**PROBLEM REQUIREMENTS**
Everything from the line with "כיסוי בעיצוב אישי" to the final line of the entries, both included, should be restated word for word; please omit the pictures.

=-=-=-=-=

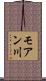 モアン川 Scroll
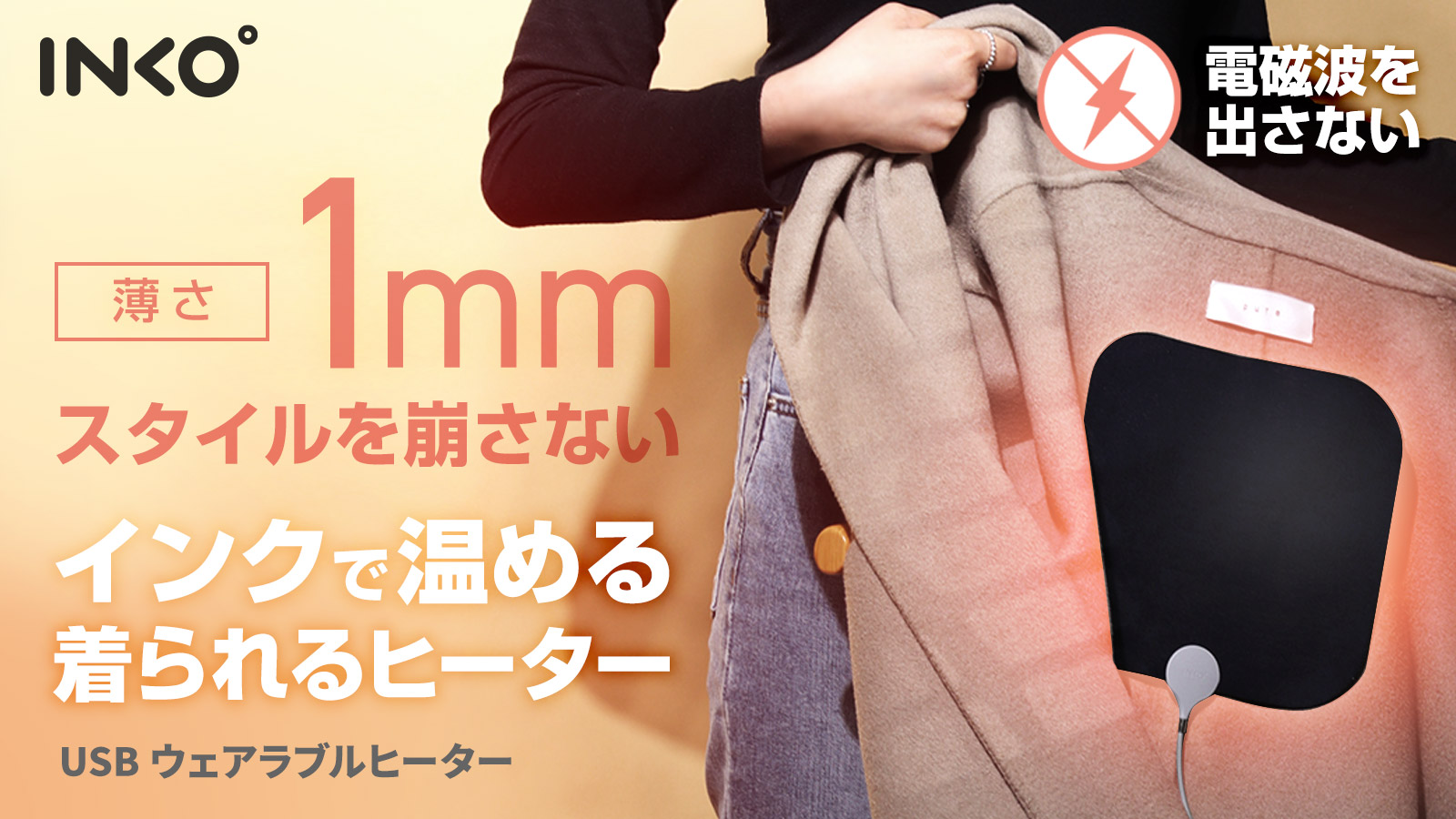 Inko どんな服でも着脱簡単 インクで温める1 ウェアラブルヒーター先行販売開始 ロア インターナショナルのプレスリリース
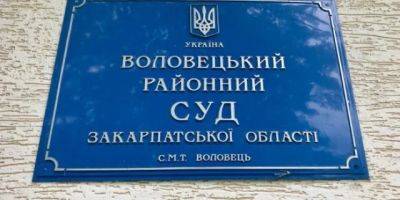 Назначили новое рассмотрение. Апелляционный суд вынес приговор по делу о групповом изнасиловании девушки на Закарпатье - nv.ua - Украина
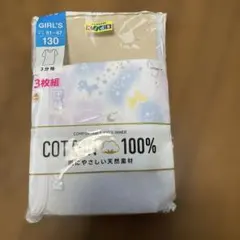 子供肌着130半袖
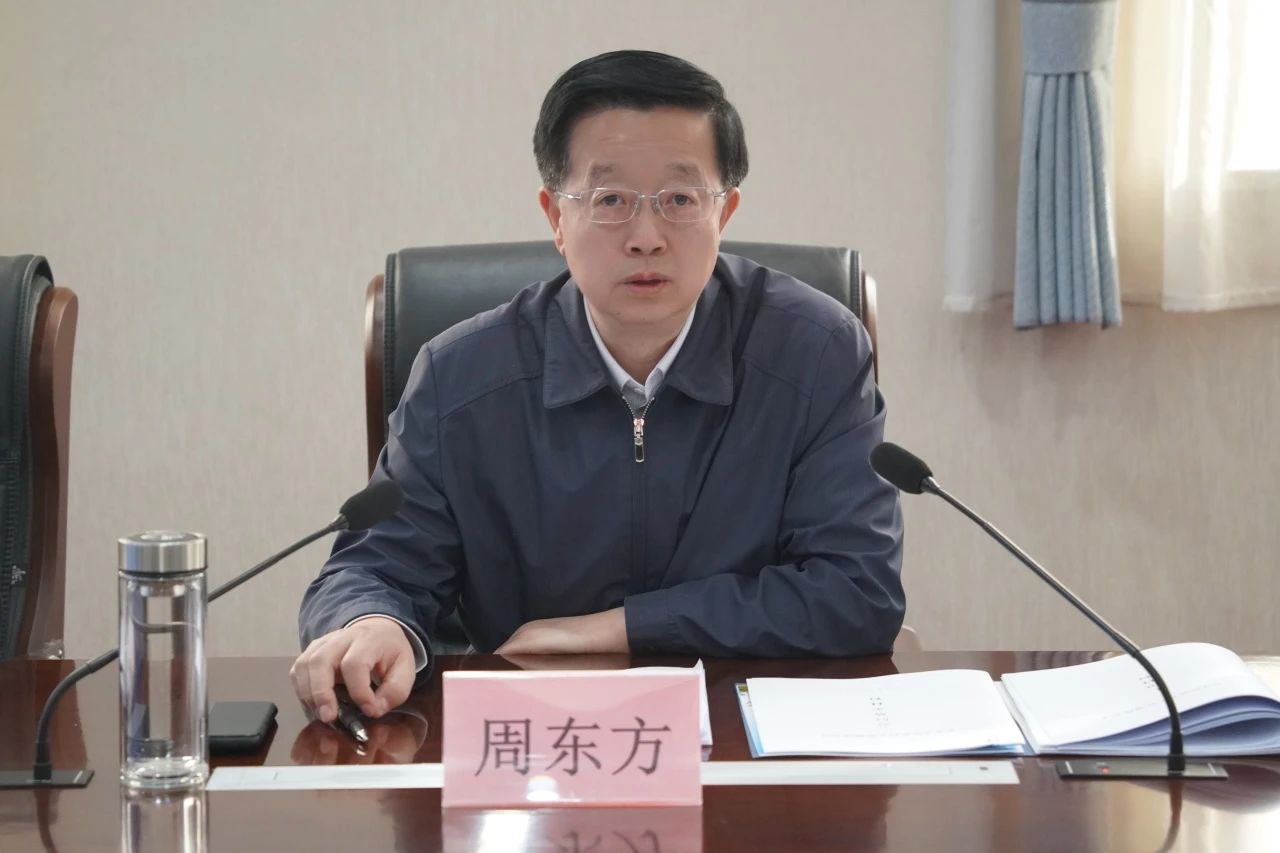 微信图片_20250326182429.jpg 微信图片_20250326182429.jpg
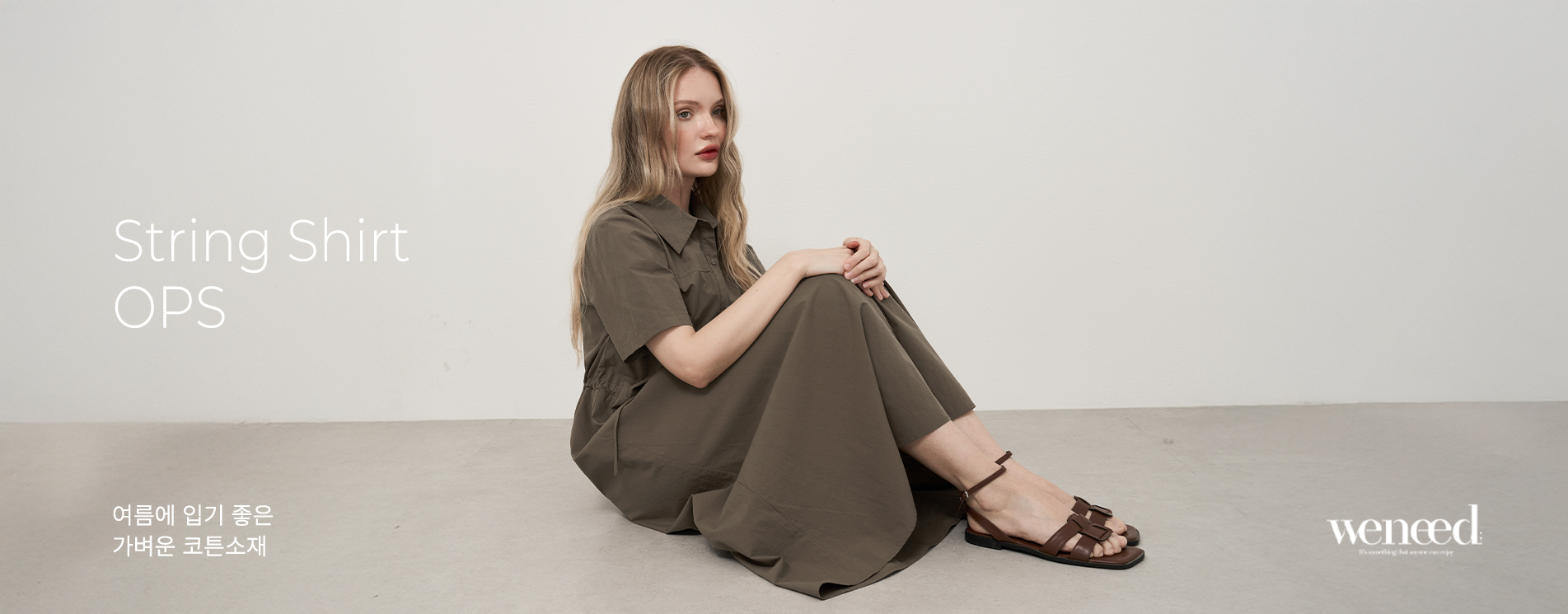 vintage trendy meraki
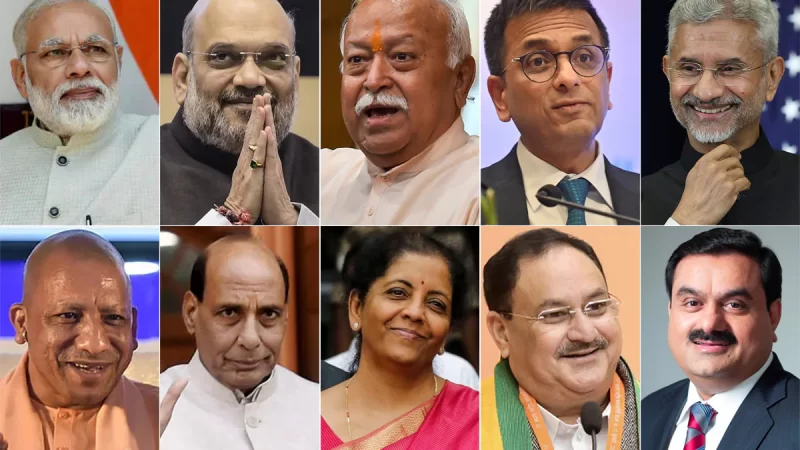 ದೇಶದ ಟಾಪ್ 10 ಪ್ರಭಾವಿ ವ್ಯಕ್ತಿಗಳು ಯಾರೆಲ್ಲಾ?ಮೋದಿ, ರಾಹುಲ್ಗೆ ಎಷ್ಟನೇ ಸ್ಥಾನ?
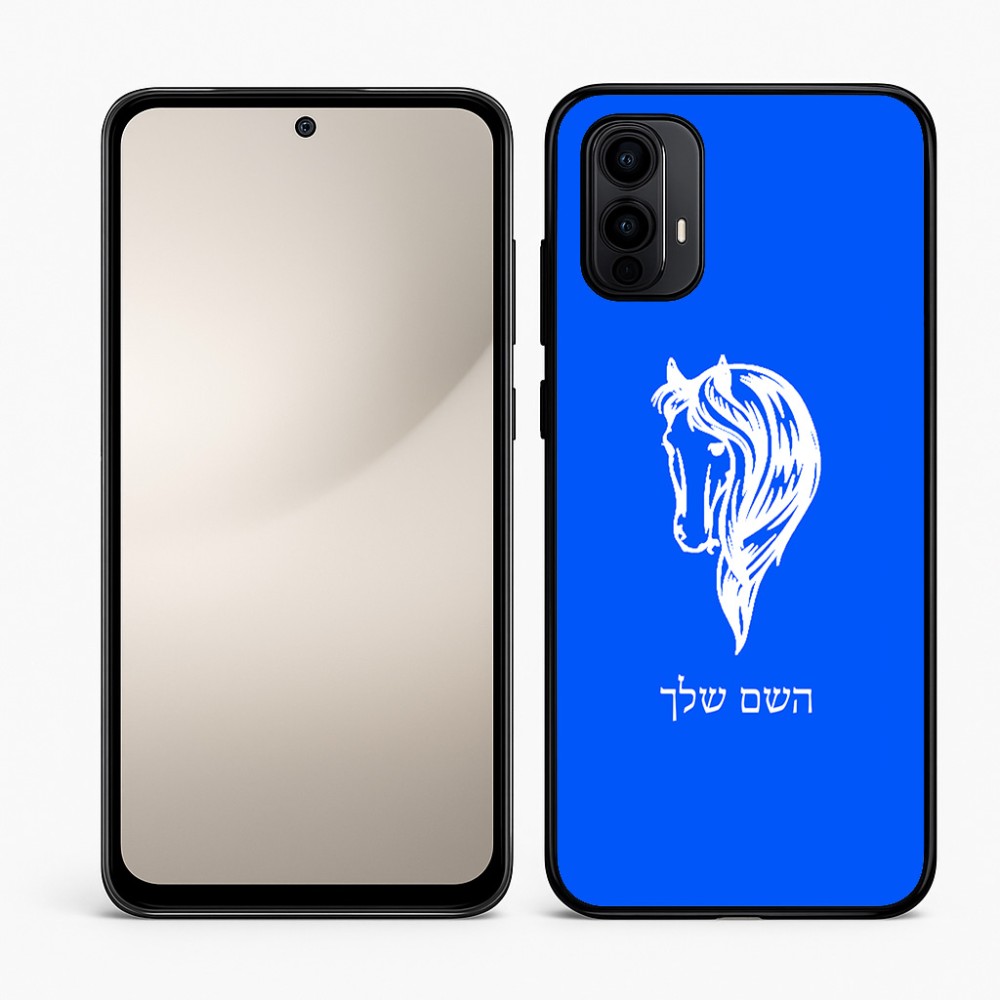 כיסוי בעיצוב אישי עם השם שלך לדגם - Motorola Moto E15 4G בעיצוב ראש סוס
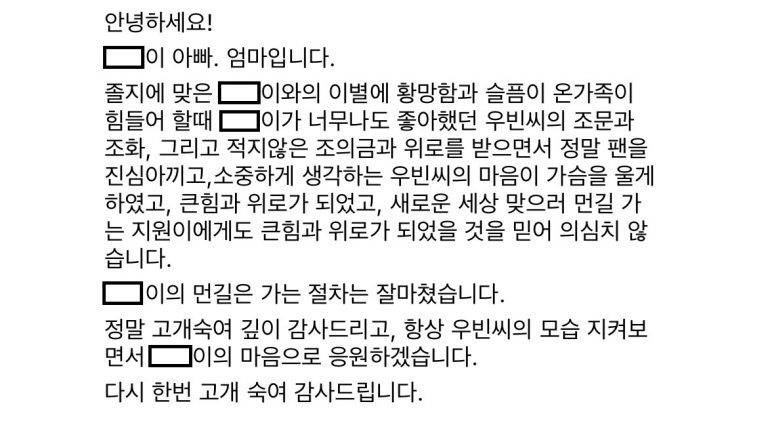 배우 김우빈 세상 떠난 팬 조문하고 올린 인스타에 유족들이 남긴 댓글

=-=-=-=-=

**REPLY TO THE EXERCISE**
 כיסוי בעיצוב אישי עם השם שלך לדגם - Motorola Moto E15 4G בעיצוב ראש סוס
 배우 김우빈 세상 떠난 팬 조문하고 올린 인스타에 유족들이 남긴 댓글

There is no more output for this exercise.